▸ **WRITTEN TASKS**:
1. In the post about Section 145(3) of the Indian Constitution, list each possible reading of "substantial question" that the writer offers on a first reading.
2. In the post about Section 145(3) of the Indian Constitution, shorten the paragraph beginning "I and others have written on this provision elsewhere" to a few bullet points that keep its main facts.
3. Pick up the post about Section 145(3) of the Indian Constitution where it stops and write what comes next.

▸ **SOURCE DOCUMENT**:
[start]

The “Substantial Question” Question

Section 145(3) of the Indian Constitution states:

“The minimum number of
Judges who are to sit for the purpose of deciding any case involving a
substantial question of law as to the interpretation of this Constitution or
for the purpose of hearing any reference under article 143 shall be five:
Provided that, where the Court hearing
an appeal under any of the provisions of this Chapter other than article 132
consists of less than five Judges and in the course of the hearing of the
appeal the Court is satisfied that the appeal involves a substantial question
of law as to the interpretation of this Constitution the determination of which
is necessary for the disposal of the appeal, such Court shall refer the
question for opinion to a Court constituted as required by this clause for the
purpose of deciding any case involving such a question and shall on receipt of
the opinion dispose of the appeal in conformity with such opinion.”
I and others have written on this provision elsewhere, but
given recent debates over the perceived deteriorating quality of Indian Supreme
Court jurisprudence I think it’s worthwhile to return to the question of what
this section means and if it’s been properly followed by the Court. The number
of five judge or larger benches has declined dramatically since the 1970s to
the point where there are on average less than ten a year. Many commentators,
including several prominent lawyers, have argued that there should be more five
judge benches, or even a dedicated constitution bench/court of five or more judges,
to help harmonize perceived conflicts between smaller benches and in general
help improve the quality of the Court’s jurisprudence.
But what does 145(3) actually mean and demand of the Court? I
think on a plain reading “any case involving a substantial question of law as
to the interpretation of this Constitution” is actually fairly ambiguous,
largely because it’s difficult to know what “substantial” means. Here are some
possible interpretations that come to mind on a first reading:
(1) Any case involving the interpretation of the
Constitution. After all, it’s probably a “substantial” question for the parties
involved, even if to no one else.
(2) Any case that turns on the interpretation of the Constitution
(i.e. the interpretation of the Constitution is of substantial, not secondary,
importance to the case).
(3) A case that is of general importance to the country (i.e. a case of “substantial” importance)
(4) A new or novel question of the interpretation of the
Constitution (i.e. a question that has not already been decided by five judges
which a smaller bench could then use as precedent – in other words, a question of “substantial”
novelty)
There are likely other plain meaning readings, but let’s
start with these four. Does any other provision of the Constitution tell us
anything about how to interpret 145(3)? Well, the phrase “substantial question”
is used elsewhere in the Indian Constitution. Importantly, in section 133,
discussing the Court’s appellate jurisdiction for certified civil matters, the
Constitution states that one of the criteria for a case to be appealed is “that the case involves a substantial question of law of
general importance.” This is telling. This provision seems to indicate that not
all substantial questions of law are of general importance. If all substantial
questions were of general importance than why would it have to be stated
explicitly in the text that only appeals of substantial questions of law of general
importance
could be certified for appeal. So we have a good first clue
about what the intent of the framers might have been. “Substantial question”

[end]

▸ **GIVEN INFORMATION**:
[start]

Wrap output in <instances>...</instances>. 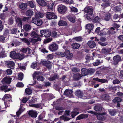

[end]

▸ **EXPECTED RESPONSES**:
1.
1. Any case that involves interpreting the Constitution, since the question is probably "substantial" to the parties even if to no one else.
2. Any case that turns on interpreting the Constitution, where that interpretation is of substantial, not secondary, importance to the case.
3. A case of general importance to the country.
4. A new or novel question of constitutional interpretation, one that five judges have not already decided and that a smaller bench could not use as precedent.

2.
- The writer and others have written on this provision before. Recent debates over the perceived decline in the quality of Indian Supreme Court rulings make it worth asking again what the section means and whether the Court has followed it.
- Since the 1970s, benches of five or more judges have dropped sharply, to fewer than ten a year on average.
- Many commentators, including several prominent lawyers, want more five-judge benches, or even a dedicated constitution bench or court of five or more judges. They argue this would resolve perceived conflicts between smaller benches and improve the Court's rulings overall.

3.
seems to mean something different than “general importance” (maybe it means
more, maybe less, but it’s not the same). So plain meaning interpretation (3)
above is cast into some doubt along this line of reasoning. 
If we turn to the constituent assembly
debates we get far more information about how the drafters interpreted this
provision themselves and we see that they most likely meant some variation on
plain meaning interpretation (2) above. Shri Alladi Krishnaswami Ayyar on
June 6th, 1949 when supporting what would become 145(3) states:
“The main point of the proviso is that judicial time need not
be unnecessarily wasted. A constitutional point may be raised by a party in the
course of a general appeal in which other questions are raised. A court hears the appeal; it
comes to the conclusion that really the constitutional point that is raised is
not necessary for the disposal of the appeal, and that the case can be easily
disposed of on the other point that has been raised. Under those circumstances
it will be sheer waste of judicial time that a Bench of five Judges should hear
this case, if otherwise a Bench of three Judges can under the rules of the
Court dispose of the appeal. Therefore the provision is made-if the Bench that
is hearing the case is satisfied that a real question of constitutional law has
arisen, for the proper disposal of the case, the matter is referred to a full
Bench of five Judges. They hear the constitutional question and the matter
comes back before the three Judges who hear the original appeal and the other
points of law that have been raised and that Bench disposes of the case. This
is the normal procedure followed in cases where any point is referred to a full
Bench for consideration by the High Courts in India. The idea is to assimilate
this procedure to the procedure that is being followed for full Bench
references to the High Court.”
From this statement we get a clear idea of how Ayyar interpreted
the provision – any question of constitutional interpretation should be heard
by five judges, unless the case could be decided on other non-constitutional
grounds, in which case a smaller bench can hear the matter and decide on those non-constitutional grounds. In other words,
“substantial” simply means “necessary for the disposal”, or that the case turns
on constitutional interpretation.  
This view is backed up by Ambedkar during at least two other
points in the debates. On June 3rd 1949 he remarks:
“I have tabled an amendment to clause (2) of article
121 which says that wherever an appeal comes before the Supreme Court and it
involves questions of constitutional law, the minimum number of judges, which
would sit to hear such a case shall be five, while in other cases of appeals
where no question of Constitutional law arises, we have left the matter to the
Supreme Court to constitute the Bench and define the number of judges who would
be required to sit on it by rules made thereunder. Now, that is an important
distinction, namely, that a Constitutional matter coming before the Supreme
Court will be decided by a number of judges not less than five, while other
cases of appeals may be decided by such number of judges as may be prescribed
by rule.” Here, Ambedkar doesn’t even seem to think it necessary to
mention the word “substantial” and that it’s just any interpretation of
constitutional law that requires five judges.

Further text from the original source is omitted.